■ **YOUR TASK**
Gather every line in the dataset entries below that contains the word "flower", copying each such line in full. Matching is case-sensitive.

■ **Dataset entries**
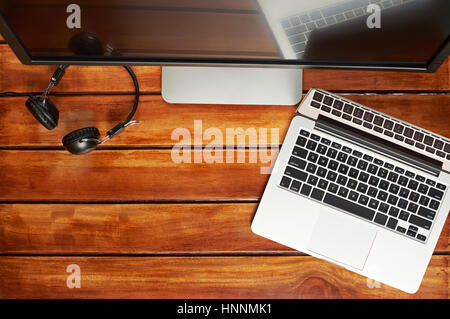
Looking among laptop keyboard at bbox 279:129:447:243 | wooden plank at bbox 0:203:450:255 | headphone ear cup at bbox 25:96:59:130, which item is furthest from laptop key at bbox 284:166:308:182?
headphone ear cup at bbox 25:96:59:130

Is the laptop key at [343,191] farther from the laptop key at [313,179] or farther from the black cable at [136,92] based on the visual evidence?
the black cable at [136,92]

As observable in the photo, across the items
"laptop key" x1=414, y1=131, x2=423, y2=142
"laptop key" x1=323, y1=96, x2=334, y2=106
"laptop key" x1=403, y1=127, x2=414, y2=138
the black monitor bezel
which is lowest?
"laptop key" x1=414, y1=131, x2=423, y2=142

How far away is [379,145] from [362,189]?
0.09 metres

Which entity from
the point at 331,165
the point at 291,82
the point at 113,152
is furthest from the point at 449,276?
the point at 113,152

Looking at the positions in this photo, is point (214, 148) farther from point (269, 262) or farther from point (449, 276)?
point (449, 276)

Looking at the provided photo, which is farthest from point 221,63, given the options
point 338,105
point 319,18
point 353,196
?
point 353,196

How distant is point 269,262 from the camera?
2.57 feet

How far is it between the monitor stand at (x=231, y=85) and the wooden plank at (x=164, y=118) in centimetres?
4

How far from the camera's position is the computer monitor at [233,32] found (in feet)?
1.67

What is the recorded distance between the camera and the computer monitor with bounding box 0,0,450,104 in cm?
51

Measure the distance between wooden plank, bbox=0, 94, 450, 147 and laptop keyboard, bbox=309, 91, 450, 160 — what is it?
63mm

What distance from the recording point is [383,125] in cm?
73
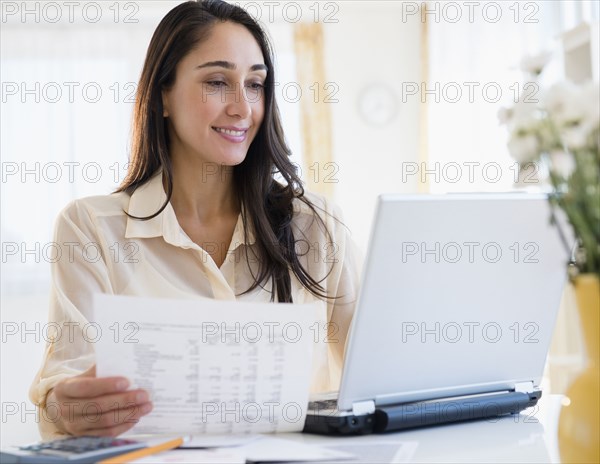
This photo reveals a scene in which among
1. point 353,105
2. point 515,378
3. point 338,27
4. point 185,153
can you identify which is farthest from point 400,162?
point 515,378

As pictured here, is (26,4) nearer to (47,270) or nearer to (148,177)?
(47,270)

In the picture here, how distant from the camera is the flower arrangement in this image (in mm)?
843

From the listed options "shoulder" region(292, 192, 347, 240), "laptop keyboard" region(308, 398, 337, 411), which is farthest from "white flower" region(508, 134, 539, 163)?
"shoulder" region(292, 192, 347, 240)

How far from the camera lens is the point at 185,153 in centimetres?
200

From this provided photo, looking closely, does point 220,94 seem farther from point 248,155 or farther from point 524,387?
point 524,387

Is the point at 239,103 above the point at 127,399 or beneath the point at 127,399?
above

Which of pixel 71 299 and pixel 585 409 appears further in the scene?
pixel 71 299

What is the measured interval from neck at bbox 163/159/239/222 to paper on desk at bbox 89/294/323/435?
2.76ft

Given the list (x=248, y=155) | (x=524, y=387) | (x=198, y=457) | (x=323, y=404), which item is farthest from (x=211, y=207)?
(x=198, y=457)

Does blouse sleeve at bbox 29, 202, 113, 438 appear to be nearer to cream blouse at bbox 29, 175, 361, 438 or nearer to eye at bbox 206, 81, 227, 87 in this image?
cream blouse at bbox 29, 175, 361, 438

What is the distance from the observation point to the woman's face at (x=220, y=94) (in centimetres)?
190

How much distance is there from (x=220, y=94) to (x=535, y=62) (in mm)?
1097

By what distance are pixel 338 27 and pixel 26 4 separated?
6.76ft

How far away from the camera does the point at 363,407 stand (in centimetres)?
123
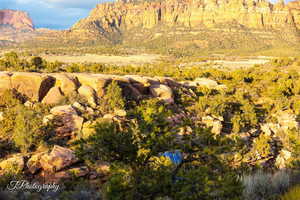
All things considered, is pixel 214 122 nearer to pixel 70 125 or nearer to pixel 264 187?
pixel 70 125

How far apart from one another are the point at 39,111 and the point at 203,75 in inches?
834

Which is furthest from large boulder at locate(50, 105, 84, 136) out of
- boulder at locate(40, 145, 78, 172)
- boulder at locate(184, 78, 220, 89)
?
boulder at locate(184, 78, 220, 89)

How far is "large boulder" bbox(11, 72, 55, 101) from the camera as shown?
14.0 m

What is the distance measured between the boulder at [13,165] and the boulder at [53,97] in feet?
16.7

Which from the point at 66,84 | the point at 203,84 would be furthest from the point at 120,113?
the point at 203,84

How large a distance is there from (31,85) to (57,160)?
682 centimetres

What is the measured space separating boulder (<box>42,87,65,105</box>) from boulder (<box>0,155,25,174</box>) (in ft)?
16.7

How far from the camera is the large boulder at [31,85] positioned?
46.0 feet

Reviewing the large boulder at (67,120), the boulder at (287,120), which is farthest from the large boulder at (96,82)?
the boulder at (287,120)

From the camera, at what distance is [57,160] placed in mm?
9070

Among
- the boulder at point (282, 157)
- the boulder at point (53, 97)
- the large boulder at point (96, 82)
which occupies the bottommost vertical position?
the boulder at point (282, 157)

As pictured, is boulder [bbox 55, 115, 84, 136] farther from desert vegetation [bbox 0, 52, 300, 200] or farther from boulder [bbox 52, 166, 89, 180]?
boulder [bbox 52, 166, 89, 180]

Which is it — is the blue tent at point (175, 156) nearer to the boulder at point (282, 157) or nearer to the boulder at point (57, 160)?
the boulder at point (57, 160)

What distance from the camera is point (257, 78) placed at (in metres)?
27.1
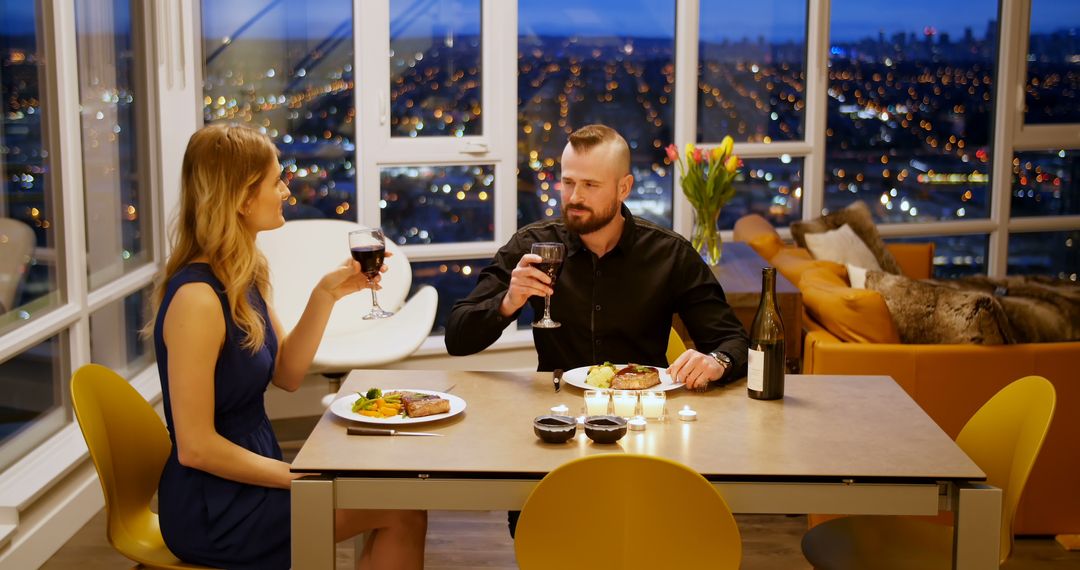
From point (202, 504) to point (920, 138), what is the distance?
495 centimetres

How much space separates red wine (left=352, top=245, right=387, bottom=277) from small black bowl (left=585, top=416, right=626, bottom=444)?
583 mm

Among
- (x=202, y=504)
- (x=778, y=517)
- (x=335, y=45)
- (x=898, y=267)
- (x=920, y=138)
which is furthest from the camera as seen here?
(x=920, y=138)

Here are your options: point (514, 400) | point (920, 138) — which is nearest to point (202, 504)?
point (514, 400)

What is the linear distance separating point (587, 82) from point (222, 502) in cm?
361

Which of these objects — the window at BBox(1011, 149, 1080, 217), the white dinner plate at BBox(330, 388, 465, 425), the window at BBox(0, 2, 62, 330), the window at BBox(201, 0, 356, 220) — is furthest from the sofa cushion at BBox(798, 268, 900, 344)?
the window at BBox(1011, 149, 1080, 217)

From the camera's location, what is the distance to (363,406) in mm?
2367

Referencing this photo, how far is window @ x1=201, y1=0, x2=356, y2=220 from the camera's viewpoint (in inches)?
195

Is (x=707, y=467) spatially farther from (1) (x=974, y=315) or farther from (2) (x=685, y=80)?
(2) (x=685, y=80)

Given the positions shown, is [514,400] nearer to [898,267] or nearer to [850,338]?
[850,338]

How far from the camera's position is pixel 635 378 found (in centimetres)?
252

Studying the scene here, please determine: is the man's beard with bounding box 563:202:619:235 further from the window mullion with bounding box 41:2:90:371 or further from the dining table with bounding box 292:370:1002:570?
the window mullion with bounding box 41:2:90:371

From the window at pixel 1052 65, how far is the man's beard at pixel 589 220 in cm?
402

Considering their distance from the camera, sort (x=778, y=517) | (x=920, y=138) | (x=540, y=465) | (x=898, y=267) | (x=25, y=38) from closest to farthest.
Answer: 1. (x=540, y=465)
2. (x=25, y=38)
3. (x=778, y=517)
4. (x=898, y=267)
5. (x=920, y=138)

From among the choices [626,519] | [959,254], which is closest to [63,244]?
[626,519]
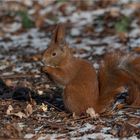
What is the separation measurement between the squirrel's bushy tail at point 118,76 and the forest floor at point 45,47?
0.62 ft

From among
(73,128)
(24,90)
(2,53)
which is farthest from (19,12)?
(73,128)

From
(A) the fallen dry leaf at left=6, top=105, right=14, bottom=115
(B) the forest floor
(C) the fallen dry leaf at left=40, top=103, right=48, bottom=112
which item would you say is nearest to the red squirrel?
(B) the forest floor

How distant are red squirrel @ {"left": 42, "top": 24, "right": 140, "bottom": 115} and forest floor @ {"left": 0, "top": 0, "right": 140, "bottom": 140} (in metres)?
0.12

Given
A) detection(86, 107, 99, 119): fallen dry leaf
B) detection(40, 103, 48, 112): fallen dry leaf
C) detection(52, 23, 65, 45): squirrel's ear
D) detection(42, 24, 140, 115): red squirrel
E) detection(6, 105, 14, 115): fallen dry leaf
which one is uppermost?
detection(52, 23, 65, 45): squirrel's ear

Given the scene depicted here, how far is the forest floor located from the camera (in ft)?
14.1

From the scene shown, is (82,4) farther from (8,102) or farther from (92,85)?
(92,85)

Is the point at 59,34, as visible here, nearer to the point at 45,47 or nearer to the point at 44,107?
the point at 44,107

==

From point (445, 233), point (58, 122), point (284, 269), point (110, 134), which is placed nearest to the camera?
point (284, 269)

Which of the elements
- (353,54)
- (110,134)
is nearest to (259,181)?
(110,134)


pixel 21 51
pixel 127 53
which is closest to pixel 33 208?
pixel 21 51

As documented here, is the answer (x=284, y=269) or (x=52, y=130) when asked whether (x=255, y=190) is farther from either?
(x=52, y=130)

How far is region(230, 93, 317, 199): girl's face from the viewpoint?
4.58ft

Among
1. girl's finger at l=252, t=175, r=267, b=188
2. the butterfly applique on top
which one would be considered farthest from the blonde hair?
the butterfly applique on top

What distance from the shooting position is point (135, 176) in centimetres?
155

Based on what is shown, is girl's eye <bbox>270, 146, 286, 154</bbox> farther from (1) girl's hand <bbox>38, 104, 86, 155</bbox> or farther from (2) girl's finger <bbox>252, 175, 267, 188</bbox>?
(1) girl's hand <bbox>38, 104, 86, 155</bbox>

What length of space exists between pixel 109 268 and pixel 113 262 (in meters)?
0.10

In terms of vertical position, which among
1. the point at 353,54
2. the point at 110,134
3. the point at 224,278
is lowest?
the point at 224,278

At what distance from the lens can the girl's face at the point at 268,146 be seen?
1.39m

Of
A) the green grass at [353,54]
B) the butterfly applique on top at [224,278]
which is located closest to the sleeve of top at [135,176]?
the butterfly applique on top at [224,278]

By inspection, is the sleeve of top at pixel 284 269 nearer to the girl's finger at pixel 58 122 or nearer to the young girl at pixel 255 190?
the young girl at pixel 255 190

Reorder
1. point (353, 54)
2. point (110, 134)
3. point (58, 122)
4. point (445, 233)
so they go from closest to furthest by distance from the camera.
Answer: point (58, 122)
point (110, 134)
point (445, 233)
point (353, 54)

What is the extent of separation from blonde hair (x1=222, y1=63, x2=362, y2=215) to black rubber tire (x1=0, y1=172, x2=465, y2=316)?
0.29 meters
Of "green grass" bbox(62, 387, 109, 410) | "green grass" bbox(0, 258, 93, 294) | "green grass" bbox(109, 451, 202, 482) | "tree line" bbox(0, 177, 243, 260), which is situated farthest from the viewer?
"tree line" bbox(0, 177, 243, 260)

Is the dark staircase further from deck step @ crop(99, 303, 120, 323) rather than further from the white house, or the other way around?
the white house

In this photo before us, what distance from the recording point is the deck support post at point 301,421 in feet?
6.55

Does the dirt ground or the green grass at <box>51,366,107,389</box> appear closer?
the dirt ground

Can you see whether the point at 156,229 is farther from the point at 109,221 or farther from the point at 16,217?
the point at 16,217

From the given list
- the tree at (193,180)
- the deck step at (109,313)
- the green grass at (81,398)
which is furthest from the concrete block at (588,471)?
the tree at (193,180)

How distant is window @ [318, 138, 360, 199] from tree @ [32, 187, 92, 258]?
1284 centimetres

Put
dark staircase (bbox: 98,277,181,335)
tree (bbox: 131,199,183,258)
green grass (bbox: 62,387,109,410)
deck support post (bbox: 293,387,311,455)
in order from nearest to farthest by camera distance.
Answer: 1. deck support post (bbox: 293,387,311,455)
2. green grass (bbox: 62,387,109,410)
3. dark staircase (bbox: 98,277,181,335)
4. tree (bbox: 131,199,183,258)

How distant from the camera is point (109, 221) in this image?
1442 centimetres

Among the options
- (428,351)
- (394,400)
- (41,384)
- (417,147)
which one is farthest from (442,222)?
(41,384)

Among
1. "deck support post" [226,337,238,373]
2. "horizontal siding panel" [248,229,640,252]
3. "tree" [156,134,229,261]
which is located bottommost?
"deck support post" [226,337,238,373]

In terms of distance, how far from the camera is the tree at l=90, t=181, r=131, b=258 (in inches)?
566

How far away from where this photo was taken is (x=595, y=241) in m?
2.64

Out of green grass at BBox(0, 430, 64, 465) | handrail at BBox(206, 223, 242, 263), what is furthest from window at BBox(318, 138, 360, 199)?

==

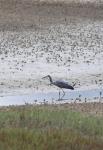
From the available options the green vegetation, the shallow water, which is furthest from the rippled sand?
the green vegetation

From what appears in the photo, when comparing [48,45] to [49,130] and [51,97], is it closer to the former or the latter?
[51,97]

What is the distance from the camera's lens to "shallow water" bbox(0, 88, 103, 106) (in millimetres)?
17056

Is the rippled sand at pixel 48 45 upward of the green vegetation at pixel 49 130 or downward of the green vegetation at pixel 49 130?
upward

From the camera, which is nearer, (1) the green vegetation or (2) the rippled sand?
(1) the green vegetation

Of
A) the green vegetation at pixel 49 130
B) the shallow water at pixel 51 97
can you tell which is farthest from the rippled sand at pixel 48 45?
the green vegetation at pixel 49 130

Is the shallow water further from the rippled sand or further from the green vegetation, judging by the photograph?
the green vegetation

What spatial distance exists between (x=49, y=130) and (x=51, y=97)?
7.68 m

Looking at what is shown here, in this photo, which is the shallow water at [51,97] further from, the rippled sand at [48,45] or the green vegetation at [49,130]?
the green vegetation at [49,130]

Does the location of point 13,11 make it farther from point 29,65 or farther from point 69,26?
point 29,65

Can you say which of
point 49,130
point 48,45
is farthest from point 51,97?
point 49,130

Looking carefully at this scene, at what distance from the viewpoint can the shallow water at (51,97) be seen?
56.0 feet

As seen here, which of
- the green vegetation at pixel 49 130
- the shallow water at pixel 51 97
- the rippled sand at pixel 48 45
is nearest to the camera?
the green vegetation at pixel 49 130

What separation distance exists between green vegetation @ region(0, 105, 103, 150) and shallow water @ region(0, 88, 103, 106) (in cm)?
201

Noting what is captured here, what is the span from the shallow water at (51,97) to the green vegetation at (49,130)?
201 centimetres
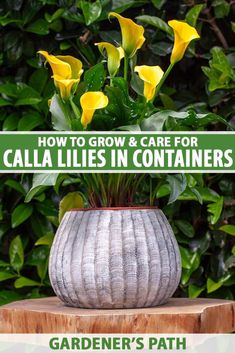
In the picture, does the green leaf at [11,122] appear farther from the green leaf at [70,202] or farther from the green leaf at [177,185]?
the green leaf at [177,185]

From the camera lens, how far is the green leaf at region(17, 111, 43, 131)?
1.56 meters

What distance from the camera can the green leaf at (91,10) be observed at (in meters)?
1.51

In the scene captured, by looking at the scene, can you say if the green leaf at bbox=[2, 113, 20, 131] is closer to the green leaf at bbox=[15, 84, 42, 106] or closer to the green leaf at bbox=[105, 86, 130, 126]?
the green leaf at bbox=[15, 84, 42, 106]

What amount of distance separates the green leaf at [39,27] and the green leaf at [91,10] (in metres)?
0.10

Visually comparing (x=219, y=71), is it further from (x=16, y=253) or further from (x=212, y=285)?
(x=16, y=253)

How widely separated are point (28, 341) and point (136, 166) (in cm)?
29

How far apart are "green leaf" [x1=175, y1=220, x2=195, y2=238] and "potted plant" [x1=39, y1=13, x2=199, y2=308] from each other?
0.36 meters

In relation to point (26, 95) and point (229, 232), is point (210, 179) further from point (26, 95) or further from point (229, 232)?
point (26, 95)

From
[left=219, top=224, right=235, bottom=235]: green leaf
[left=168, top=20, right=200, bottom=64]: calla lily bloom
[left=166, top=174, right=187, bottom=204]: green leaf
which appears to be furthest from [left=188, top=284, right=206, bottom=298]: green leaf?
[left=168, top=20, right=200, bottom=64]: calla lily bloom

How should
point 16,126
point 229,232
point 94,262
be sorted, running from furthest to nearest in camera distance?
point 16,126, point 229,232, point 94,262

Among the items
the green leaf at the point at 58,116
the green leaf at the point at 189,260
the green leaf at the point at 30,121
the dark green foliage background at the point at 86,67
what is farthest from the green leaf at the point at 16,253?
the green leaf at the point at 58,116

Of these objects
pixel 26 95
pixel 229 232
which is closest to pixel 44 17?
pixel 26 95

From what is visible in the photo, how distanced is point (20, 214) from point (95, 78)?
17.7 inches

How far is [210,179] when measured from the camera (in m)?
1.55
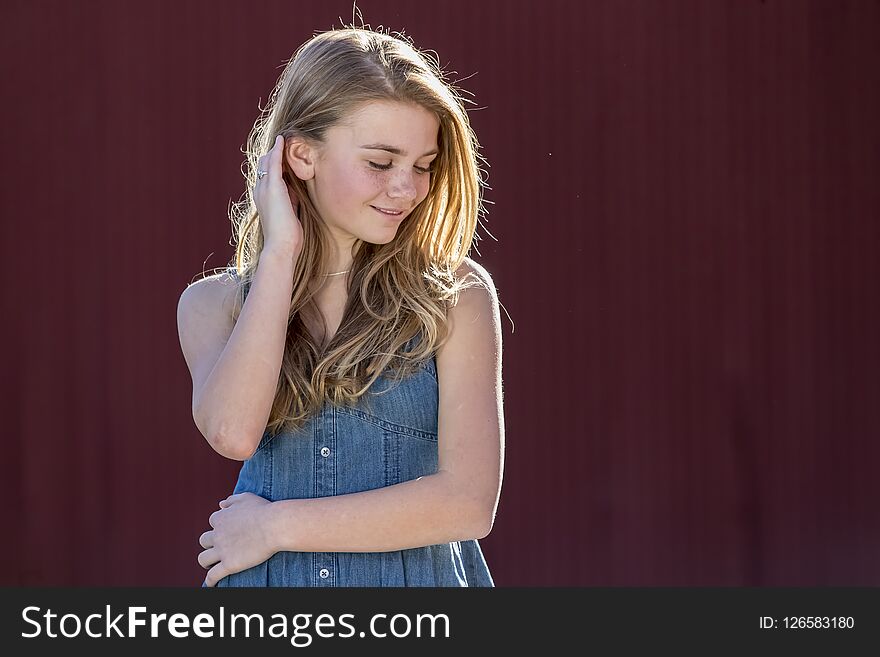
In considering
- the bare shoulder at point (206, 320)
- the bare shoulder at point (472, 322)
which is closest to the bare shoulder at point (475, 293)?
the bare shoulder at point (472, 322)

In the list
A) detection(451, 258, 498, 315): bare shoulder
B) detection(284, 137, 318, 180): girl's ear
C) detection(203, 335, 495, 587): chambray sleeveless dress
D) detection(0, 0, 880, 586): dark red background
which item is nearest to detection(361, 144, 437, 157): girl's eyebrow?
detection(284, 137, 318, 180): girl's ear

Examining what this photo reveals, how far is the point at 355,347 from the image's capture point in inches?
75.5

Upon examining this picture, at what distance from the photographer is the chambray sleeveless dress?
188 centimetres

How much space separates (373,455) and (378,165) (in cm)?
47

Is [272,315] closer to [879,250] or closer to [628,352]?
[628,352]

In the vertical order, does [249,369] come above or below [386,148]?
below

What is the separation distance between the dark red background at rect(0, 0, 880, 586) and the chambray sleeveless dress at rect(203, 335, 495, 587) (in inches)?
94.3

■ **CORRECT OUTPUT**
In the picture here, how distant from the camera is the flower arrangement in this image (in mm)?
From the listed options "shoulder" region(292, 192, 347, 240), "laptop keyboard" region(308, 398, 337, 411), which is farthest from "white flower" region(508, 134, 539, 163)?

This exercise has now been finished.